10 comments… Add yours
  • Old Hack Pudding 1st December 2012

    It is all a bit of a dilemma but why spend all those millions on the Leveson Inquiry if you’re effectively just going to bin the final report? When I use the contraction “you’re”, I am of course not implying that you are David Cameron in disguise! (Mind you – you might be!) Just in case – Hiya Dave! How’re SamCam and the brats?

    Reply
  • rhymeswithplague 2nd December 2012

    Over here, what is derisively called “the mainstream press” doesn’t so much invent stories as avoid them. Although Rupert Fox’s network pounds us hourly with their latest hot buttons, the other media lob softballs at their beloved during so-called presidential press conferences. Case in point: the details surrounding Benghazi on September 11, 2012.

    Reply
  • Holley Bragado 2nd December 2012

    Hi there, folk ! It is your chance to be with lovely women who are for you to make you in a good mood. You have an opportunity not to fantasize of them but be with them. You had to see how good they are on female glasgow escorts.

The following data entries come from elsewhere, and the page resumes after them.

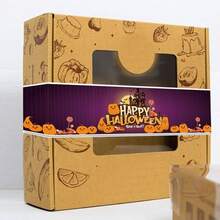 20/12/6 件万圣节装饰水瓶贴纸 - 幽灵和南瓜贴纸套装，适用于万圣节派对、万圣节派对糖果装饰、烘焙包装纸盒腰封、不给糖就捣蛋、杯子、糖果袋、派对万圣节贴纸、水瓶、礼品包装、DIY 装饰 - 彩色 - 查看 3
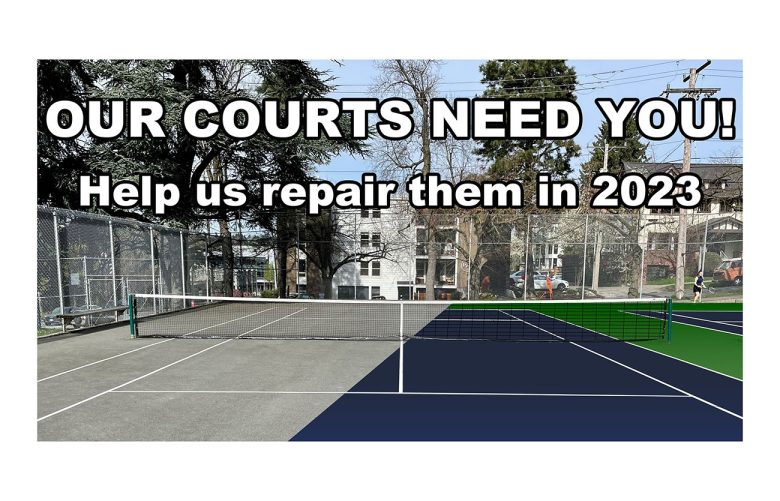 Our Courts Need You! Help us repair them in 2023.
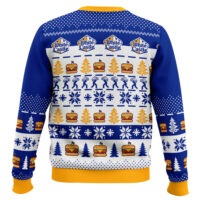 Hooktab White Castle Burger Ugly Christmas Sweater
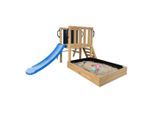 Ambia Garden , Blau, Braun , Holz, Kunststoff , Zeder , 88x215x208.7 cm , EN 71, Europäischer Sicherheitsstandard, FSC 100% ,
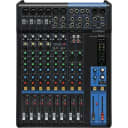 Yamaha MG12 12-Channel Analog Mixer with 6 Microphone Preamps ,2  Aux Sends, EQ & 1-knob Compressors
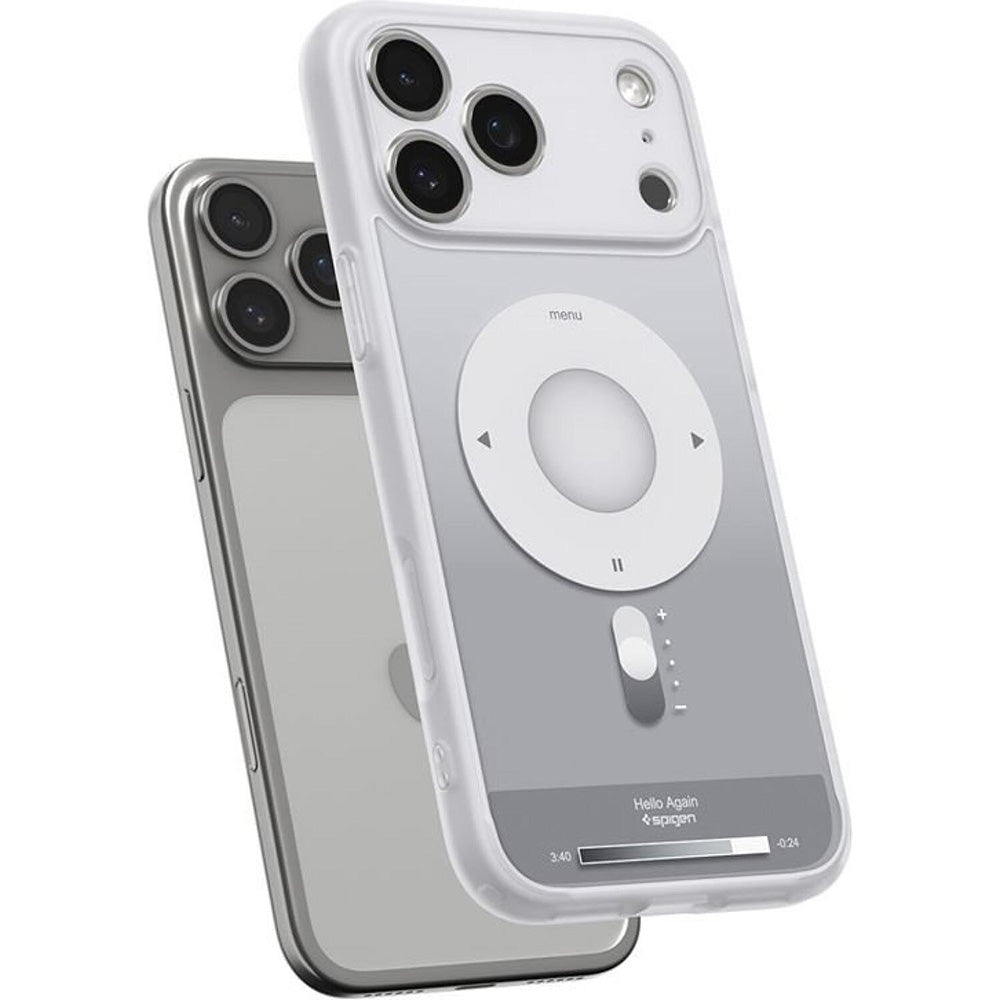Futrola MagSafe za Apple iPhone 17 Pro, Spigen, Ultra Hybrid Classic, Srebrna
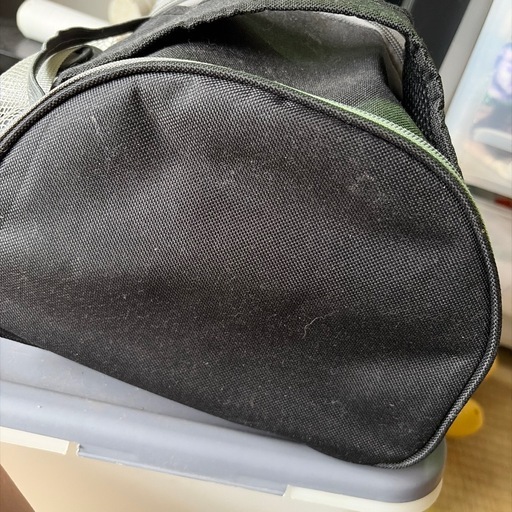 ペット用 キャリーバッグ ブラック メッシュ窓付きの写真3枚目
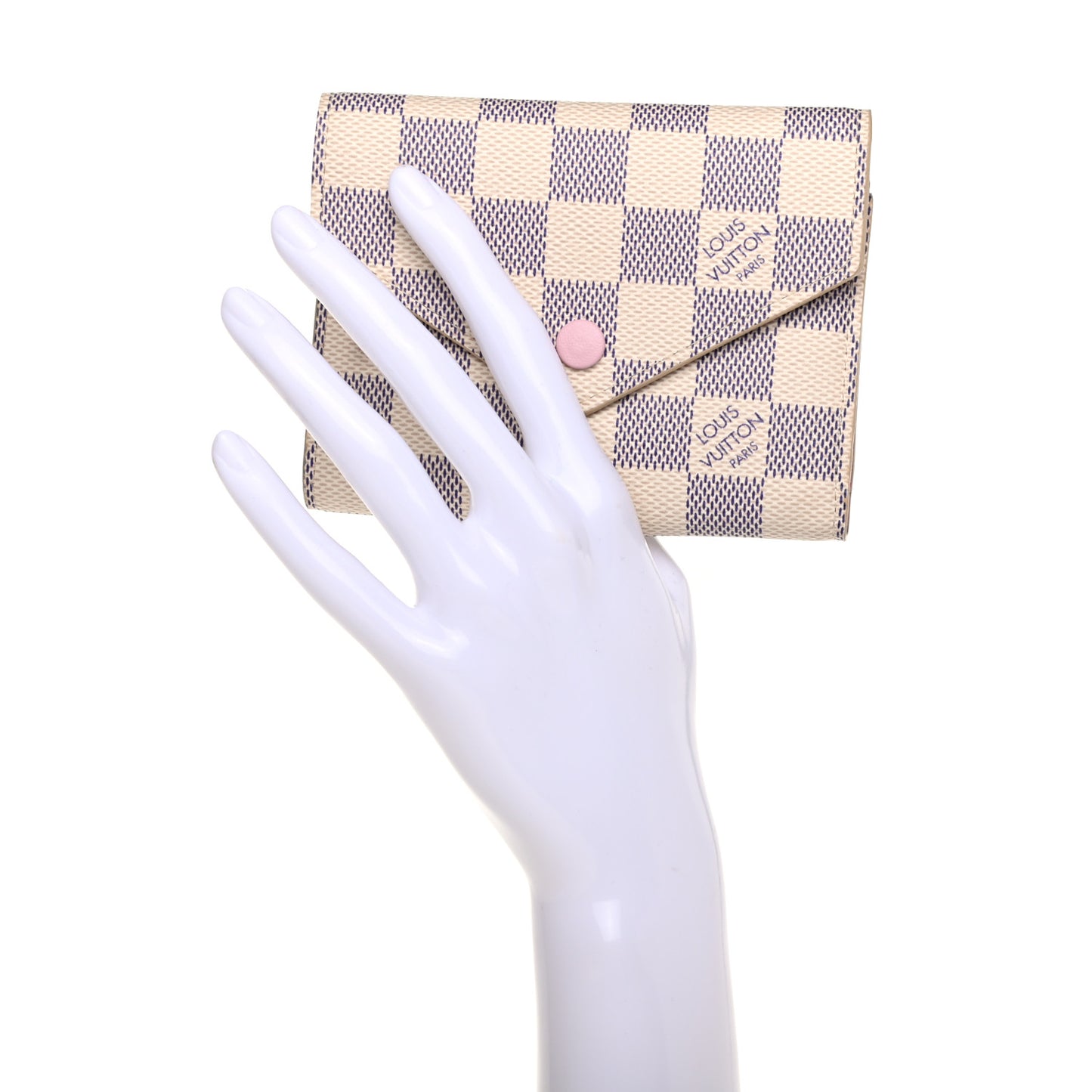 Damier Azur Victorine Wallet Rose Ballerine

    (Spam links deleted – Ed)

    Reply
  • Trevor Rowley 3rd December 2012

    The only escorts coming in and out of Glasgow would usually be taking a big, sweaty Jock to Barlinnie Prison. I don’t really think you’d want to be fantasising about one of them although they do say it takes all kinds to make a world.

    Reply
    • Old Hack Pudding 3rd December 2012

      Perhaps Holley Bragado knows something about the creator of “Shooting Parrots” that he hasn’t shared with us! Come on Cecil – spill the beans!

      Reply
  • john 3rd December 2012

    In the late 80s one of my best friends was a news photographer for the SUNDAY TIMES
    he did a few jobs that for me were unethical although I did respect his abilities
    his ambition shocked me as a young man!
    ( he died in 1989 in a plane crash leaving Romania after a story)

    Reply
  • Trevor Rowley 4th December 2012

    Memories get triggered by references to “What the Papers Say” – Brian Inglis, the presenter, a rather serious but kindly figure who you just knew you could trust to discuss the news sensibly. For some reason, Sir Teddy Taylor (MP for Southend), a rather dour Scot pontificating on all things political and Brian Walden who had been the MP for Birmingham Ladywood then ventured into TV (“Weekend World”?) where he interviewed with a fervour. Finally, a posh boy on TV whose name I can’t just conjur up (Anthony?); gap-toothed, slight speech impediment and crinkly hair, political columnist for one of the broadsheets. Funny thing memory, you retain all sorts of junk for no obvious reason.

    Reply
  • Francisca 8th December 2012

    This was a thought-provoking read… (all but the spam… are you leaving that here, Mr Parrot, and gracing them with a permanent link to boost their SEO?)… but being in the middle of the final days of packing a household (yes, we are at last flying, after nearly four months of hurry up and wait), it gives me a headache to try respond. I want to say too much. This was a distraction and I have to get back to work. Hahaha…. Oh, I liked the music!